La verdad, que ha de iluminar nuestros actos, nos lleva a reconocer nuestra responsabilidad, y así aceptar con humildad las consecuencias de los mismos.

Pero lo mismo que sin la actitud de conversión no es posible sanar la propia vida, sin la apertura al perdón por quien ha sufrido el mal tampoco curará su herida. El rencor, el odio y el deseo de venganza, lejos de solucionar nada, a quien primero destruye es a quien lo siente.

Ninguna relación humana puede asentarse en la venganza, y además de ser lo más contrario a la ley del amor instaurada por Jesús, olvida su entrega salvadora en la cruz.
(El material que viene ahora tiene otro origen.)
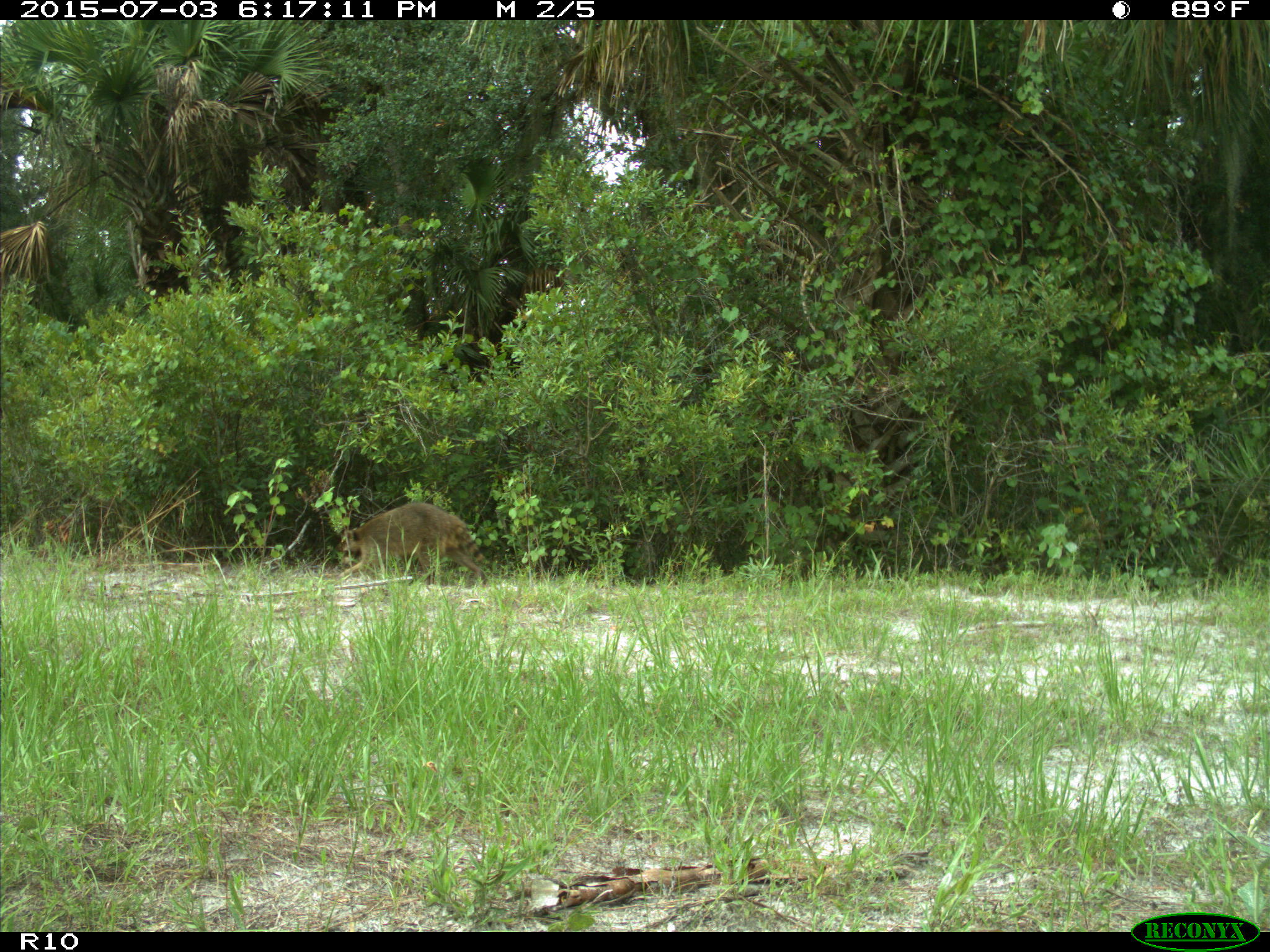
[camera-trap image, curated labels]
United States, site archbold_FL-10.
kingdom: Animalia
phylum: Chordata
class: Mammalia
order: Carnivora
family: Procyonidae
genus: Procyon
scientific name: Procyon lotor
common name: common raccoon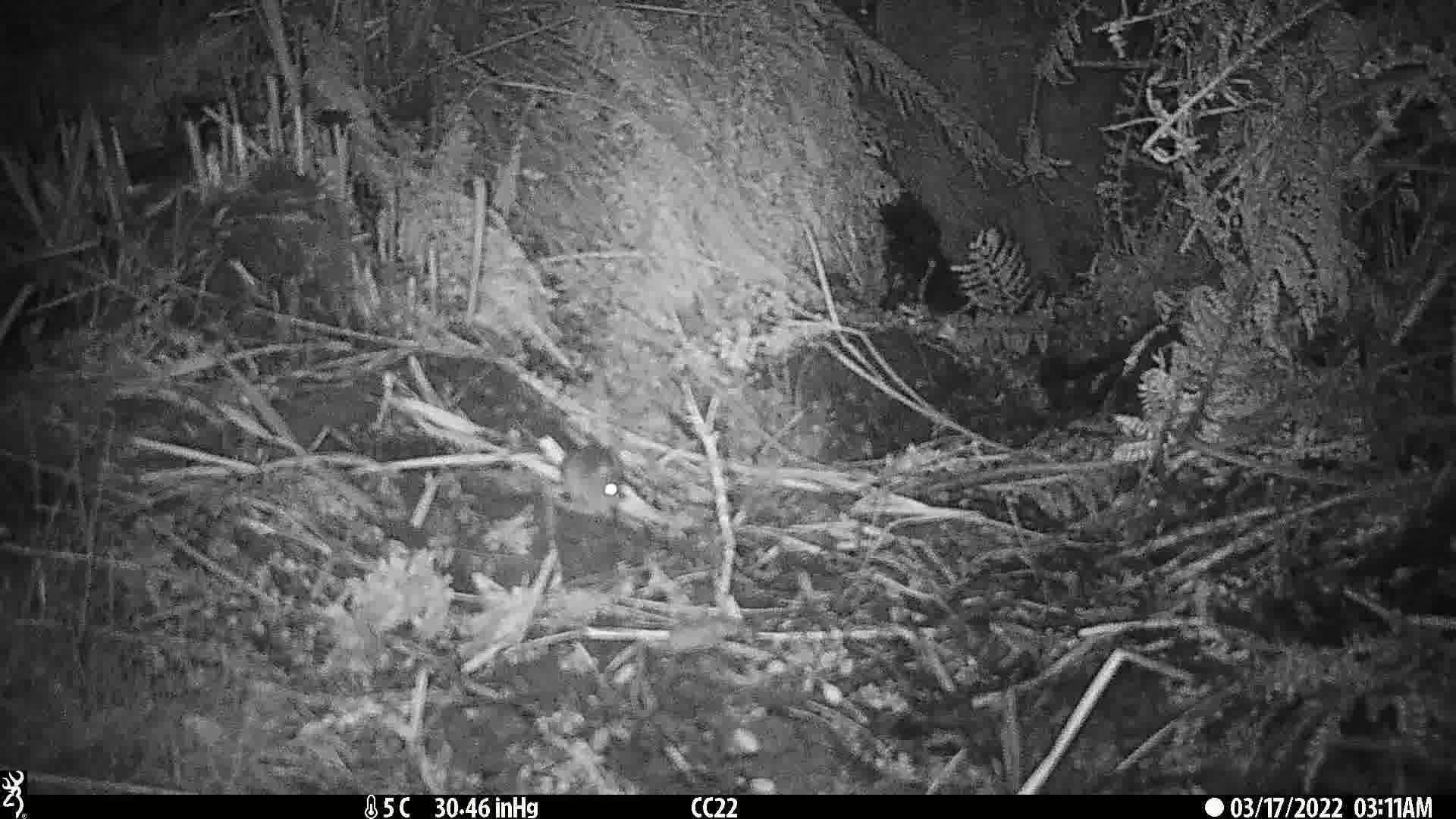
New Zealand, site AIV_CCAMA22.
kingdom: Animalia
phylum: Chordata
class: Mammalia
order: Rodentia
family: Muridae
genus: Mus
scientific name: Mus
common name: mouse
El perdón es lo más genuino y grandioso de la fe cristiana. Ella nos exige una y otra vez abrirnos a la reconciliación con los demás, a superar nuestros rencores y a establecer cimientos de  misericordia y compasión. Que seamos capaces de aceptar siempre este estilo de vida, y cuando sintamos serias dificultades para ello, recordemos las palabras del Señor, por cuyo perdón en todos hemos sido salvados.